Written instruction —
Reproduce the following records exactly from the line containing "What is the span" onward, ending with the last line and including it.

(Stored entries)
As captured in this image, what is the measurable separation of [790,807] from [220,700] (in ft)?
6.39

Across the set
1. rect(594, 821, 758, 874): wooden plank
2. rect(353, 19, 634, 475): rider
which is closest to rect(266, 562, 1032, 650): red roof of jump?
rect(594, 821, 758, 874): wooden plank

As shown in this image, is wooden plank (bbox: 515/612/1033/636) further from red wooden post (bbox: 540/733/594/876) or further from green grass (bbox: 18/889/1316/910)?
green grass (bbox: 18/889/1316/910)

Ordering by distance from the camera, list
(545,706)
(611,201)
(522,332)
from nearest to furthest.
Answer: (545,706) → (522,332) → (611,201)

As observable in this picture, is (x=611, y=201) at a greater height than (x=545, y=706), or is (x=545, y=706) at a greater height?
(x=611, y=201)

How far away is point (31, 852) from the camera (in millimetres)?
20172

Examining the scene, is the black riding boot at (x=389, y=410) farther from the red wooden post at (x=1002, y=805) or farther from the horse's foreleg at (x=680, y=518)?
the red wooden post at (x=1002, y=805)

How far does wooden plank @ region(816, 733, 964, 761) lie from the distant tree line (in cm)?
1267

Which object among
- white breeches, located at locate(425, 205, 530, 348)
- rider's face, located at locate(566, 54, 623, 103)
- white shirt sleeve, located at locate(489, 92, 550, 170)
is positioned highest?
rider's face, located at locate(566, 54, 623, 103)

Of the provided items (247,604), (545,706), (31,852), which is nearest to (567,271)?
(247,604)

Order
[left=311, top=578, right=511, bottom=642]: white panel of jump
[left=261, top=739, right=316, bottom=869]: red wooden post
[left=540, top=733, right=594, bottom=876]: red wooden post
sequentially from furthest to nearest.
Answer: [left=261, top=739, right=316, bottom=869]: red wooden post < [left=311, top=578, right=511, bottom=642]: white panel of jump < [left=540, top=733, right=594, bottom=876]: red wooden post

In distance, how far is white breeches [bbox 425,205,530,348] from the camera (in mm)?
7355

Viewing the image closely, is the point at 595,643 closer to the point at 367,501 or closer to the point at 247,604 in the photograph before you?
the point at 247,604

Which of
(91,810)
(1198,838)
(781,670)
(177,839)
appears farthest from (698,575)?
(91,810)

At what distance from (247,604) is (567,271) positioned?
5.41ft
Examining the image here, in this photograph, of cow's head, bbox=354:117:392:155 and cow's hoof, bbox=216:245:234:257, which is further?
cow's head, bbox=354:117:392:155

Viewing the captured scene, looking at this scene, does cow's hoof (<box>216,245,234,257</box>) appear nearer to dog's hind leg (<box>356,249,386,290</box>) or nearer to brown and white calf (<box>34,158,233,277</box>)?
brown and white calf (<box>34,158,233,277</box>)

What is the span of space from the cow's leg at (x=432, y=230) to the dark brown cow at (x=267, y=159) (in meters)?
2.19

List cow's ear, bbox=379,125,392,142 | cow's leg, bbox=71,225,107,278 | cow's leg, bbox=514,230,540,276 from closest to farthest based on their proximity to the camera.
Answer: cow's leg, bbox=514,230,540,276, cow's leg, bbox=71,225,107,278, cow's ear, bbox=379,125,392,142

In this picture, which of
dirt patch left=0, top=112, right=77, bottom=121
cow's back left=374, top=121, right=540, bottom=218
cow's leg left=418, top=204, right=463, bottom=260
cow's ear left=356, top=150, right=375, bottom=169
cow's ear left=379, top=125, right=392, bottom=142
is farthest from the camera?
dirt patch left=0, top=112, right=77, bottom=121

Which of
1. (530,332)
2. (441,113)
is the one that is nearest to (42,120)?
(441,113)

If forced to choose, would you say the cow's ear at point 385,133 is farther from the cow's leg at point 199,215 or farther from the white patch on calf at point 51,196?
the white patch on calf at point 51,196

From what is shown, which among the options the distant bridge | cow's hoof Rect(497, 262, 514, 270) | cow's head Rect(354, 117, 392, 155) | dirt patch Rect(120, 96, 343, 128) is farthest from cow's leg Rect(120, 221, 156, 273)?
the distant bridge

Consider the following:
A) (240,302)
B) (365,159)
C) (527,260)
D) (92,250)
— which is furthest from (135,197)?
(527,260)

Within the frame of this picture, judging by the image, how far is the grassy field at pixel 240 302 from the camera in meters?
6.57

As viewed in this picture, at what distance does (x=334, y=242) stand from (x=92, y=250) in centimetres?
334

Exercise answer —
What is the span of space from the cow's leg at (x=432, y=230) to the dark brown cow at (x=267, y=159) (in meters)?
2.19

List cow's ear, bbox=379,125,392,142 | cow's leg, bbox=71,225,107,278 | cow's leg, bbox=514,230,540,276 from closest to farthest based on their proximity to the camera.
Answer: cow's leg, bbox=514,230,540,276, cow's leg, bbox=71,225,107,278, cow's ear, bbox=379,125,392,142

In this picture, which of
dirt patch left=0, top=112, right=77, bottom=121
cow's back left=374, top=121, right=540, bottom=218
cow's leg left=418, top=204, right=463, bottom=260
cow's ear left=356, top=150, right=375, bottom=169
cow's ear left=379, top=125, right=392, bottom=142
is farthest from the camera?
dirt patch left=0, top=112, right=77, bottom=121

Which of
1. (530,332)
2. (441,113)
is the one that is nearest to (42,120)?
(441,113)

If forced to choose, would you say the cow's ear at point 385,133 is farther from the cow's leg at point 199,215 or farther from the white patch on calf at point 51,196?
the white patch on calf at point 51,196

From what is shown, which among the options the distant bridge | cow's hoof Rect(497, 262, 514, 270) | cow's head Rect(354, 117, 392, 155) | dirt patch Rect(120, 96, 343, 128) is farthest from cow's leg Rect(120, 221, 156, 273)?
the distant bridge

Consider the following:
A) (240,302)
B) (365,159)
C) (527,260)
D) (92,250)
— which is furthest from (135,197)?
(527,260)

Within the frame of this picture, judging by the image, how far is the grassy field at pixel 240 302 from the camera in meters?
6.57

As viewed in this picture, at what distance does (x=334, y=242) stand from (x=92, y=250) in centimetres?
334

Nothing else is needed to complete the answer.